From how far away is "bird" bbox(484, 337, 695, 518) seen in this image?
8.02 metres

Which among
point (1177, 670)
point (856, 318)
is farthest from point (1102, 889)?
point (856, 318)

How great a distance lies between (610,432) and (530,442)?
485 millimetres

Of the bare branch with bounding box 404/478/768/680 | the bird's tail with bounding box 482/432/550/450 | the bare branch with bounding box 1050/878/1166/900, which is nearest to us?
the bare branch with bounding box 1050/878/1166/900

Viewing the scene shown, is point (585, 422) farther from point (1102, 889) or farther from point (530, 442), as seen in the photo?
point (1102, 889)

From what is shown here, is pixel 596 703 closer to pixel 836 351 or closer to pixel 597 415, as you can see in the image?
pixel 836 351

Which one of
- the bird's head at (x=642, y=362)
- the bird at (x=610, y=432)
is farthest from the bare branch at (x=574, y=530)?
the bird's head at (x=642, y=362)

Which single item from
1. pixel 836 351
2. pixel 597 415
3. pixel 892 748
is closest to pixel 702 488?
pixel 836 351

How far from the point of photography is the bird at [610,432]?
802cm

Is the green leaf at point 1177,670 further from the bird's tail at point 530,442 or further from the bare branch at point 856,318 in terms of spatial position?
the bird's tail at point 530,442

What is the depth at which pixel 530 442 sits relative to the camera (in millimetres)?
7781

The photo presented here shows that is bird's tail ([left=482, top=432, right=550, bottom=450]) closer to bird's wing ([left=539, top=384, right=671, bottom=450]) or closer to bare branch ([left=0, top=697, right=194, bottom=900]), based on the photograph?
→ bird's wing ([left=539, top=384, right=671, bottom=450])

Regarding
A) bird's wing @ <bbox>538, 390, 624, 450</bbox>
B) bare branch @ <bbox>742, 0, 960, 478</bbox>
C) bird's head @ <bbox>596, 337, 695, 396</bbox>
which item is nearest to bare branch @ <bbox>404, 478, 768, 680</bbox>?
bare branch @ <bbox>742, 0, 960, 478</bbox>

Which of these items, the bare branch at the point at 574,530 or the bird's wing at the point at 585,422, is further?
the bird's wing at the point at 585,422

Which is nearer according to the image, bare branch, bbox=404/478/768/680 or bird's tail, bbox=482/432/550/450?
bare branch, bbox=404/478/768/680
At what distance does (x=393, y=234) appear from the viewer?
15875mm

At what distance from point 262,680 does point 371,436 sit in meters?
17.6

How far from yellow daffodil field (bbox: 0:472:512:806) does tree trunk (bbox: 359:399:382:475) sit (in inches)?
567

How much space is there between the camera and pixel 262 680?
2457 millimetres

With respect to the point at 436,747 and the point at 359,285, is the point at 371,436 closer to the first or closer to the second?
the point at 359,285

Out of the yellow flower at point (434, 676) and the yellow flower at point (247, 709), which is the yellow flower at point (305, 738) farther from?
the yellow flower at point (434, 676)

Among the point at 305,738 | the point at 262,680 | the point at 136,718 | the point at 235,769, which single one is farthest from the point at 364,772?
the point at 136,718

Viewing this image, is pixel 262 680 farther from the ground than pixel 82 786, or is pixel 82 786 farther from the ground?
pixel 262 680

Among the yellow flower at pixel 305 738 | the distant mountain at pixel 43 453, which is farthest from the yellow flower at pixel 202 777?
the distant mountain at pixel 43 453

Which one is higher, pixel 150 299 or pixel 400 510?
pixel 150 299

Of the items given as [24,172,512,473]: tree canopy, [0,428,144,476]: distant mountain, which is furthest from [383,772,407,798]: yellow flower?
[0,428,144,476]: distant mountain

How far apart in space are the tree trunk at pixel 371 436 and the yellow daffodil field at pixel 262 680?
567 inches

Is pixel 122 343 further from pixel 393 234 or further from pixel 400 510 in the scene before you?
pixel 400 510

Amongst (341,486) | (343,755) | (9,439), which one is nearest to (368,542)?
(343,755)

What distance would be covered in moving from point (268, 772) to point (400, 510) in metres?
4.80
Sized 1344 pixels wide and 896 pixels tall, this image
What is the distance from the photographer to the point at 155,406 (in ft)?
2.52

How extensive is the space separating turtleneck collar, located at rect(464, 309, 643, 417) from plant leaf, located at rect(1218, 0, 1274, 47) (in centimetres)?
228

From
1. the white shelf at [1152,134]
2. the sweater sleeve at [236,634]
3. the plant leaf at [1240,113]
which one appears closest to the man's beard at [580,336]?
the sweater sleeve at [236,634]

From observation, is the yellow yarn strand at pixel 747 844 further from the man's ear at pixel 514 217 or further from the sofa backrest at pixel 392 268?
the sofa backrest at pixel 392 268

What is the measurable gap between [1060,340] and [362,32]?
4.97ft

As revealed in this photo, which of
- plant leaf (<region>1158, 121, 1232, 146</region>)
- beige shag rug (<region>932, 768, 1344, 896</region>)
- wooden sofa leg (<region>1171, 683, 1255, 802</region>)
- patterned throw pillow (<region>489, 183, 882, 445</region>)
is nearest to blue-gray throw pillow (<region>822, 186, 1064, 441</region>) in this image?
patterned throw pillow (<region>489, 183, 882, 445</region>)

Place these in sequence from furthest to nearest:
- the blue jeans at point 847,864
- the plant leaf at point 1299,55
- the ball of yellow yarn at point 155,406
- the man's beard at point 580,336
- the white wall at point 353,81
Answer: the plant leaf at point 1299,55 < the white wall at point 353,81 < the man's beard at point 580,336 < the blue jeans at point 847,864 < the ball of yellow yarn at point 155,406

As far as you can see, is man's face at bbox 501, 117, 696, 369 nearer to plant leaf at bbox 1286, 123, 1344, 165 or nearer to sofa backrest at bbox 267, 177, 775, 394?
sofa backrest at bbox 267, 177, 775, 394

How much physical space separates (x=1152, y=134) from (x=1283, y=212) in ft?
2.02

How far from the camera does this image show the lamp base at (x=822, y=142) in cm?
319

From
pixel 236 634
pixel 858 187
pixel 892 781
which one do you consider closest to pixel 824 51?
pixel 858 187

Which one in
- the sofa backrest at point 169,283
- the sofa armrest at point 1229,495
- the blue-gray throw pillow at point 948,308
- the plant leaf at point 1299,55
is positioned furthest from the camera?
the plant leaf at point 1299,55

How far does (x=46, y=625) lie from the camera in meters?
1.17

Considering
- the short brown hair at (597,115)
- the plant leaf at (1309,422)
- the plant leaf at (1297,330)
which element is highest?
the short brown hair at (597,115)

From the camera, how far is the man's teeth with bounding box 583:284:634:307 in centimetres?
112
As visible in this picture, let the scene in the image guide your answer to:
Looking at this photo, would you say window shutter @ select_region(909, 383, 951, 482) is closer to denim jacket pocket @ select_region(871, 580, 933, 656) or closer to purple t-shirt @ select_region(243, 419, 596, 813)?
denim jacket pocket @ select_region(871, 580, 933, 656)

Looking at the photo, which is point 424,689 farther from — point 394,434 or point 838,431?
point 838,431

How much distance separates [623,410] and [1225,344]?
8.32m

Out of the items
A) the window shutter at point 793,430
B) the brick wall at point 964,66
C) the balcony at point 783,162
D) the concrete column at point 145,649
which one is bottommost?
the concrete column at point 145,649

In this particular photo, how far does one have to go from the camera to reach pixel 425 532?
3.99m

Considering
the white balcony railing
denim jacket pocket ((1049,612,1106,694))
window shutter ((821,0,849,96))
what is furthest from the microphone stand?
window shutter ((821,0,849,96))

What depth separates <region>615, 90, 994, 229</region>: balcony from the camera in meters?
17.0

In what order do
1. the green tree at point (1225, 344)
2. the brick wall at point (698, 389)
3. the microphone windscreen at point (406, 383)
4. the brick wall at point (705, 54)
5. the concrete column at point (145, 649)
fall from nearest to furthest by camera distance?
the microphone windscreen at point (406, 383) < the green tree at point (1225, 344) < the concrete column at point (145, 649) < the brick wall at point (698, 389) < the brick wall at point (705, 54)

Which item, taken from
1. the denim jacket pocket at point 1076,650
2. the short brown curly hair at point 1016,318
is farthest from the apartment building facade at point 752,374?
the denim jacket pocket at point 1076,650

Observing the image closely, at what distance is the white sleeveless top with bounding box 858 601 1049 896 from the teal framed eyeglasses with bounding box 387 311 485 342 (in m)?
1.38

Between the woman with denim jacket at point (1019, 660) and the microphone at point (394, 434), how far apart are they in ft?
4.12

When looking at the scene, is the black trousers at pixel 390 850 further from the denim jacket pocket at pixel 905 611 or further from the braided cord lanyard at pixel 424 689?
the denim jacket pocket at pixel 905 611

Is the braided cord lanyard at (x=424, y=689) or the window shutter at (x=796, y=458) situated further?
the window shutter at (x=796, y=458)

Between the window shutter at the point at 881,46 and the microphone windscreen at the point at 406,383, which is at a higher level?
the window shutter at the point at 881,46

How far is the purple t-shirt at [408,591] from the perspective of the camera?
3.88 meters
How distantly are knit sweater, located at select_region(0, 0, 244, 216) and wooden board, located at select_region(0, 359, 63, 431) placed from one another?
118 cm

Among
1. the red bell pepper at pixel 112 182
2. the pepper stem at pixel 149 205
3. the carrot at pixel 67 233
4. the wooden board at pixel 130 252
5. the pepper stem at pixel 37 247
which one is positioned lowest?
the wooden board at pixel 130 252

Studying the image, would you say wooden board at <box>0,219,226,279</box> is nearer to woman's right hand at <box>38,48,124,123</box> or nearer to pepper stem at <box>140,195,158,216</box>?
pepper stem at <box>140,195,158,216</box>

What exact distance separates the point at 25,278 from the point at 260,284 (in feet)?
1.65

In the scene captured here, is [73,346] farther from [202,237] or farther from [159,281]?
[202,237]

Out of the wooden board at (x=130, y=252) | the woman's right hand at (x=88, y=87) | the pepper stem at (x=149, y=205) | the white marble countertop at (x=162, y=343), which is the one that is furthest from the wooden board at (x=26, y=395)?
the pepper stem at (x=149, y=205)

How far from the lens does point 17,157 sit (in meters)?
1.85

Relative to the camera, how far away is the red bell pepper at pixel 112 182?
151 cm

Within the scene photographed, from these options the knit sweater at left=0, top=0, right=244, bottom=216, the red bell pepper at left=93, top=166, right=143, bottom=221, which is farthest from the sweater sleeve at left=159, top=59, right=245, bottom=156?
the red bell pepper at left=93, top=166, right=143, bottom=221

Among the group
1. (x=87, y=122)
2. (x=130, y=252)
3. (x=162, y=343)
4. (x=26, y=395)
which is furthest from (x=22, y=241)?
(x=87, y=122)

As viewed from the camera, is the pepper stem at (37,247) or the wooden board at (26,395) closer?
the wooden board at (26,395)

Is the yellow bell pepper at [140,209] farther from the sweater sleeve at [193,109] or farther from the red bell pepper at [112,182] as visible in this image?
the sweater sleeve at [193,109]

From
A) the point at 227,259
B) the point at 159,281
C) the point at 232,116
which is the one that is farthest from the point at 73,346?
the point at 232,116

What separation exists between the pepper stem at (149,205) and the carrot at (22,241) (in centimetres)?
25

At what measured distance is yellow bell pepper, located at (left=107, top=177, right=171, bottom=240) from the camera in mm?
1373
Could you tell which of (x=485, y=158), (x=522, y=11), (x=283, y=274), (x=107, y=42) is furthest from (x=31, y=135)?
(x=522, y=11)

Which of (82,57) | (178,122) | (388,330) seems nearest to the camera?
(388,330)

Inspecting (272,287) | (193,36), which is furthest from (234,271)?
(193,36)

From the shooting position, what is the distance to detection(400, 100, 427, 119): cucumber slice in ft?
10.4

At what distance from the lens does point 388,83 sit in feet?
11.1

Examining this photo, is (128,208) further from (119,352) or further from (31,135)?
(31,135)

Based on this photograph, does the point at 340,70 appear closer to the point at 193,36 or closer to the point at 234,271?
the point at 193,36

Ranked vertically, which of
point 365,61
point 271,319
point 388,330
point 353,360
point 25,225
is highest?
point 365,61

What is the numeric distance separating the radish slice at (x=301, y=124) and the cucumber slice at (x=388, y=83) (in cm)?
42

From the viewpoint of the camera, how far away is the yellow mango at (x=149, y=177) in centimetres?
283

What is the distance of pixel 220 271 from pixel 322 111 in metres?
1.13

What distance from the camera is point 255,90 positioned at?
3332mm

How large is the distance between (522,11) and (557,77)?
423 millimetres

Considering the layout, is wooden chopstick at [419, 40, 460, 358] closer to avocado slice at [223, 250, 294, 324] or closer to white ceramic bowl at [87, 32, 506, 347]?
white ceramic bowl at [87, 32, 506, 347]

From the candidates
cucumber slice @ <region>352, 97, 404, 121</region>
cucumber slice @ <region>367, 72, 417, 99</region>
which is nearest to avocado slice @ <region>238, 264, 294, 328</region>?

----------

Transcribe word for word the lines from the one holding "What separation exists" to the last line of the listing above, inclusive.

What separation exists between the pepper stem at (149,205) and the carrot at (22,241) (in centimetres)?
25

At what measured distance is yellow bell pepper, located at (left=107, top=177, right=171, bottom=240) from the camera in mm?
1373
Could you tell which of (x=485, y=158), (x=522, y=11), (x=283, y=274), (x=107, y=42) is furthest from (x=31, y=135)?
(x=522, y=11)

Which of (82,57) | (178,122) | (388,330) seems nearest to the camera?
(388,330)

Inspecting (272,287) | (193,36), which is furthest from (234,271)?
(193,36)

From the shooting position, what is the distance to detection(400, 100, 427, 119): cucumber slice in ft?
10.4

At what distance from the lens does point 388,83 sit in feet?
11.1

Examining this photo, is (128,208) further from (119,352) or further from (31,135)?
(31,135)

Based on this photograph, does the point at 340,70 appear closer to the point at 193,36 or closer to the point at 234,271?
the point at 193,36

Ranked vertically, which of
point 365,61
point 271,319
point 388,330
point 353,360
point 25,225
is highest?
point 365,61

What is the numeric distance separating the radish slice at (x=301, y=124) and the cucumber slice at (x=388, y=83) (in cm)?
42

From the viewpoint of the camera, how far away is the yellow mango at (x=149, y=177) in centimetres?
283

What is the distance of pixel 220 271 from pixel 322 111 in metres?
1.13

What distance from the camera is point 255,90 positioned at?
3332mm

How large is the distance between (522,11) and (557,77)?
423 millimetres

Considering the layout, is wooden chopstick at [419, 40, 460, 358] closer to avocado slice at [223, 250, 294, 324] or closer to white ceramic bowl at [87, 32, 506, 347]?
white ceramic bowl at [87, 32, 506, 347]

From the candidates
cucumber slice @ <region>352, 97, 404, 121</region>
cucumber slice @ <region>367, 72, 417, 99</region>
which is nearest to avocado slice @ <region>238, 264, 294, 328</region>?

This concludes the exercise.